Written request
Put every line of the data below into a Markdown table with two columns, Row and Line, numbering each line in order. Leave out blank lines.

Dataset
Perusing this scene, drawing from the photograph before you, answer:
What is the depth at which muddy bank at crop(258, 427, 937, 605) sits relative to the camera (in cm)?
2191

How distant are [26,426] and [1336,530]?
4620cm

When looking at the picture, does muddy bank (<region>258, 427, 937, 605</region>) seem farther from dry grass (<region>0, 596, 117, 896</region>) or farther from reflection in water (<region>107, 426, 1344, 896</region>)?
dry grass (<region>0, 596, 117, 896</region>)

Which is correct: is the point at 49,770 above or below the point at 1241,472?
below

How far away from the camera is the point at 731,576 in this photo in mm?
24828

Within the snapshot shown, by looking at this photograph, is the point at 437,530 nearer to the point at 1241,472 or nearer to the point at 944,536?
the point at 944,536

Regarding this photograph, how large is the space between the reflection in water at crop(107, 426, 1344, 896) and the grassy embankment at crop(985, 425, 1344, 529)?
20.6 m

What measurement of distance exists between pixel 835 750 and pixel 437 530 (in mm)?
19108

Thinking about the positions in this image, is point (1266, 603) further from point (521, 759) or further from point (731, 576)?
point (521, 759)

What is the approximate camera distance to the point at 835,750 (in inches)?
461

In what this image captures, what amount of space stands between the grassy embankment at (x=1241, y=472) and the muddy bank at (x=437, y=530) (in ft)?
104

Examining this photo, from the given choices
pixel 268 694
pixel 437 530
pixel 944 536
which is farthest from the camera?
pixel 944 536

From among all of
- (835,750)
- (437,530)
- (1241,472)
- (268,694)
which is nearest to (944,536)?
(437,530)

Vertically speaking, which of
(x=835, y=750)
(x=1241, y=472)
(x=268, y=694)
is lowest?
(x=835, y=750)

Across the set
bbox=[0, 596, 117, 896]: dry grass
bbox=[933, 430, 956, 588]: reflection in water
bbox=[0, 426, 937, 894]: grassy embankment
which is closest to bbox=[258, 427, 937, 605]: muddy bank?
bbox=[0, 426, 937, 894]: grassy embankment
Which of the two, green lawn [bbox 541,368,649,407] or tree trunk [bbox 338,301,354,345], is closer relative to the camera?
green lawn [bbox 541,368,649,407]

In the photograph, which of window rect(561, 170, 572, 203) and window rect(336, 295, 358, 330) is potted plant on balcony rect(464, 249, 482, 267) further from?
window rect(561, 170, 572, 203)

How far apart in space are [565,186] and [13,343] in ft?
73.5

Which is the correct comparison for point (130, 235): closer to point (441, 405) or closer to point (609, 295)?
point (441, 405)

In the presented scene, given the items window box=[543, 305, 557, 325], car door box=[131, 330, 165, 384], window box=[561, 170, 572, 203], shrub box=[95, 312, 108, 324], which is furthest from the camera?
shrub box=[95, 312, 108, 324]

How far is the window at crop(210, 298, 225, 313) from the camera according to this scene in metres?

Output for this exercise
| Row | Line |
|---|---|
| 1 | Perusing this scene, drawing from the photograph before you, answer: |
| 2 | What is the depth at which muddy bank at crop(258, 427, 937, 605) sits relative to the camera (in cm)? |
| 3 | 2191 |
| 4 | How distant are [26,426] and [1336,530]? |
| 5 | 4620cm |
| 6 | When looking at the picture, does muddy bank (<region>258, 427, 937, 605</region>) seem farther from dry grass (<region>0, 596, 117, 896</region>) or farther from reflection in water (<region>107, 426, 1344, 896</region>)? |
| 7 | dry grass (<region>0, 596, 117, 896</region>) |
| 8 | Which is correct: is the point at 49,770 above or below the point at 1241,472? |
| 9 | below |
| 10 | How far away from the camera is the point at 731,576 in this photo in mm? |
| 11 | 24828 |
| 12 | Within the snapshot shown, by looking at this photograph, is the point at 437,530 nearer to the point at 1241,472 or nearer to the point at 944,536? |
| 13 | the point at 944,536 |
| 14 | Regarding this photograph, how large is the space between the reflection in water at crop(107, 426, 1344, 896) and the grassy embankment at crop(985, 425, 1344, 529)? |
| 15 | 20.6 m |
| 16 | What measurement of distance exists between pixel 835 750 and pixel 437 530 (in mm)? |
| 17 | 19108 |
| 18 | Thinking about the positions in this image, is point (1266, 603) further from point (521, 759) or further from point (731, 576)? |
| 19 | point (521, 759) |
| 20 | What is the approximate camera distance to the point at 835,750 (in inches)? |
| 21 | 461 |
| 22 | In what this image captures, what amount of space stands between the grassy embankment at (x=1241, y=472) and the muddy bank at (x=437, y=530) (in ft)? |
| 23 | 104 |
| 24 | Examining this photo, from the given choices |
| 25 | pixel 268 694 |
| 26 | pixel 437 530 |
| 27 | pixel 944 536 |
| 28 | which is farthest from the camera? |
| 29 | pixel 944 536 |
| 30 | From among all of |
| 31 | - (835,750) |
| 32 | - (437,530) |
| 33 | - (1241,472) |
| 34 | - (268,694) |
| 35 | which is nearest to (944,536)? |
| 36 | (437,530) |
| 37 | Vertically speaking, which of |
| 38 | (x=835, y=750) |
| 39 | (x=1241, y=472) |
| 40 | (x=268, y=694) |
| 41 | is lowest? |
| 42 | (x=835, y=750) |
| 43 | Across the set |
| 44 | bbox=[0, 596, 117, 896]: dry grass |
| 45 | bbox=[933, 430, 956, 588]: reflection in water |
| 46 | bbox=[0, 426, 937, 894]: grassy embankment |
| 47 | which is closest to bbox=[258, 427, 937, 605]: muddy bank? |
| 48 | bbox=[0, 426, 937, 894]: grassy embankment |
| 49 | Which of the two, green lawn [bbox 541,368,649,407] or tree trunk [bbox 338,301,354,345], is closer relative to the camera? |
| 50 | green lawn [bbox 541,368,649,407] |
| 51 | In the photograph, which of window rect(561, 170, 572, 203) and window rect(336, 295, 358, 330) is potted plant on balcony rect(464, 249, 482, 267) further from? |
| 52 | window rect(561, 170, 572, 203) |
| 53 | How far apart in space are [565,186] and [13,343] in ft? |
| 54 | 73.5 |
| 55 | Which is the correct comparison for point (130, 235): closer to point (441, 405) or closer to point (609, 295)? |
| 56 | point (441, 405) |
| 57 | In the presented scene, given the items window box=[543, 305, 557, 325], car door box=[131, 330, 165, 384], window box=[561, 170, 572, 203], shrub box=[95, 312, 108, 324], which is furthest from the camera? |
| 58 | shrub box=[95, 312, 108, 324] |
| 59 | How far is the window at crop(210, 298, 225, 313) from the camera according to this scene in metres? |